Городовой и исправник подошли к трупу сторожа. Косолапов наклонился, чтобы осмотреть тело. Причина смерти была понятна без всякой экспертизы. Кто-то перерезал Семенычу горло. Серафим Григорьевич отвернулся, его чуть не стошнило, а ведь он на своем веку и не такое видел. Фрол Игнатьевич заметил реакцию и спросил:
– Вам дурно, ваше благородие?
– Да нет, ничего. Впервые вижу такое. Чем это его?
– Не могу знать, ваше благородие. Я ведь ничего тут не трогал. Понимаю, что дело серьезное. Вон и ружьишко его в стороне валяется.
Охотничье ружье, допотопная модель, валялась рядом с трупом в кустах роз.

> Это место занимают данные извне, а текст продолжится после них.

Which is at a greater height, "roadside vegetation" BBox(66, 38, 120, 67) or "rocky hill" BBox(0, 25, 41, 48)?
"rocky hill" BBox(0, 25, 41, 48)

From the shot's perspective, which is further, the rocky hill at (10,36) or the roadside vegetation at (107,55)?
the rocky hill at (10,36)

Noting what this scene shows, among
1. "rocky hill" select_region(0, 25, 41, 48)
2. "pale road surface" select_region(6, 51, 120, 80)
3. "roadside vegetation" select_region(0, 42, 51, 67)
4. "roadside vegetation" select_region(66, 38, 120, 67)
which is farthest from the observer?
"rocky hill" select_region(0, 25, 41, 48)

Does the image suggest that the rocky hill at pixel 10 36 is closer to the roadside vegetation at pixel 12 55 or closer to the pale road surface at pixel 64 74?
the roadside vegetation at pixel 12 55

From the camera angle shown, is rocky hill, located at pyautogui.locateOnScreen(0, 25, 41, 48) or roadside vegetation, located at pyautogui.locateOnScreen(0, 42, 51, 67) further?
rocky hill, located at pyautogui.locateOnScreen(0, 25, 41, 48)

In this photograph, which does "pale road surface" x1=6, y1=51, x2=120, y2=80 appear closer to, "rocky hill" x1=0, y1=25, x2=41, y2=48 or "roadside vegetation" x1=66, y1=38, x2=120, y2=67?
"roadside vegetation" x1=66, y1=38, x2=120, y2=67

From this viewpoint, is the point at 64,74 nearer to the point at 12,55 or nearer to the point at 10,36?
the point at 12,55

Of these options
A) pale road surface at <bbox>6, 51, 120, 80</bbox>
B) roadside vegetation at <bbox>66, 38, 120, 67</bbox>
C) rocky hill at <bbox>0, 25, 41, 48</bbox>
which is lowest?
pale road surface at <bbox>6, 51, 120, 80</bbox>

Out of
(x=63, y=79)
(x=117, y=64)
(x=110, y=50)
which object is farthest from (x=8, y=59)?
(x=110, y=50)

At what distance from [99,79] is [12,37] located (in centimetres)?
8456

– Так-так, – проговорил исправник. – Выходит, душегуб – профессионал своего дела, раз такого бугая, как Семеныч, завалил. Тот даже выстрелить, по-видимому, не успел.
– Так точно, ваше благородие. Я тут к соседям, когда заходил звонить, на счет выстрелов поинтересовался. Не слышали они ничего. Ночь, на удивление, тихая была. Только собака злобно залаяла, но потом замолкла. Не было выстрелов. – Утвердительно добавил городовой.
– Что за собака?
– А бог ее знает. Может, у кого из соседей живет.
Косолапов задумался. Собака лаяла неспроста. Значит, кто-то чужой в это время по улице шел.
– Замолкла, говоришь, – пробормотал Серафим Григорьевич.